*** Opening of AVAILABLE DATA ***

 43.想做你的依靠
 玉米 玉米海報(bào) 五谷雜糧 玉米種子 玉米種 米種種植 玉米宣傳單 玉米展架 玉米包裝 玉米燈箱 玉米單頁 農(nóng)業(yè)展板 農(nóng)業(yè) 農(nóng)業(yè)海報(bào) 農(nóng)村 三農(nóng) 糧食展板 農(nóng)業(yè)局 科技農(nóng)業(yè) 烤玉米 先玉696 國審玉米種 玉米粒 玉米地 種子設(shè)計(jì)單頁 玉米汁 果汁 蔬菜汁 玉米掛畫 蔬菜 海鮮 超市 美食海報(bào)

*** Close of AVAILABLE DATA ***
*** Opening of AVAILABLE DATA ***

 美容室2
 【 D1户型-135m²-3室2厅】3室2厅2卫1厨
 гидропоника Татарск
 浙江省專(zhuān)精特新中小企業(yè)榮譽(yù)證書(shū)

*** Close of AVAILABLE DATA ***

§ **AIM OF THE TASK**: From the material above, set down exactly the lines starting at the one with "гидропоника Татарск" and ending at the one with "浙江省專(zhuān)精特新中小企業(yè)榮譽(yù)證書(shū)", end lines included.

§ **SOLUTION FOR THIS EXERCISE**:
 гидропоника Татарск
 浙江省專(zhuān)精特新中小企業(yè)榮譽(yù)證書(shū)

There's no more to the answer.